**EXCERPT PROVIDED**

++++

As you travel forward on this spiritual journey. As you learn, question, and explore. As you search for answers about who we are, and what happens to us after we leave these bodies. You might just begin to catch glimpses of some amazing concepts. You may begin to understand that we are separated from each other only by these bodies. These human shells that we are encased in make us feel so solitary and yet we are ultimately connected to each other and to something bigger. You may begin to understand that our souls need no containers to exist. Or maybe you will get more scientific and recognize that energy does not disappear, it just changes form. We can see this in water as it changes from a raindrop to a snowflake, from a drop in the ocean to a mist in the air.
Separation is an illusion, and this too is a revelation that will lead to adding more layers to our precious pearl.
While we are on this journey we experience things from the perspective of our own individual universe, sometimes forgetting that our own consciousness is part of a much bigger divine tapestry.
The July after Ken passed, I went to Scotland to spread his ashes. My trip overseas began with a long layover in JFK. As I waited for my flight I shopped, I ate sushi and got a pedicure; all the while wheeling Ken’s ashes around in my carry on. As I was waiting in the nail salon for my pedicure, a lady with a Scottish accent came in and sat down next to me. We started talking and it turned out that she had also been widowed several years before. She told me a wonderful story about how fate intervened after the devastating loss of her husband, and she had ended up getting remarried to her husband’s American college roommate. She told me how both of these men that she loved were so different and yet her love for them both was all-encompassing.

++++

**SOURCE MATERIAL**

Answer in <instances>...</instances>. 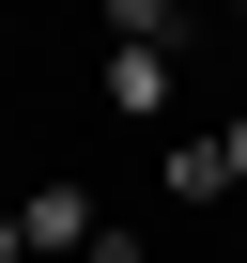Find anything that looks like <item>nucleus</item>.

++++

**WRITTEN INSTRUCTION 1**
Using the excerpt on the spiritual journey, state whether each statement agrees with it: (a) the narrator had a long layover in JFK; (b) the narrator went to Scotland in the December after Ken passed; (c) the woman in the nail salon remarried her late husband's brother. For each, answer yes or no and quote the deciding words of the excerpt.
**WRITTEN INSTRUCTION 2**
Summarize the excerpt on the spiritual journey in two sentences.
**WRITTEN INSTRUCTION 3**
Transcribe the part of the excerpt on the spiritual journey that begins at the words "The July after" and ends after the words "both was all-encompassing.".

**FULL ANSWER 1**
(a) Yes: "My trip overseas began with a long layover in JFK."
(b) No: "The July after Ken passed, I went to Scotland to spread his ashes."
(c) No: "she had ended up getting remarried to her husband’s American college roommate."

**FULL ANSWER 2**
The excerpt says that a spiritual journey may reveal that people are separated only by their bodies, that souls need no containers, and that energy does not disappear but changes form, so separation is an illusion. It then describes how the narrator, on the way to Scotland to spread Ken's ashes, met a widowed woman with a Scottish accent in a JFK nail salon, and she had remarried her late husband's American college roommate.

**FULL ANSWER 3**
The July after Ken passed, I went to Scotland to spread his ashes. My trip overseas began with a long layover in JFK. As I waited for my flight I shopped, I ate sushi and got a pedicure; all the while wheeling Ken’s ashes around in my carry on. As I was waiting in the nail salon for my pedicure, a lady with a Scottish accent came in and sat down next to me. We started talking and it turned out that she had also been widowed several years before. She told me a wonderful story about how fate intervened after the devastating loss of her husband, and she had ended up getting remarried to her husband’s American college roommate. She told me how both of these men that she loved were so different and yet her love for them both was all-encompassing.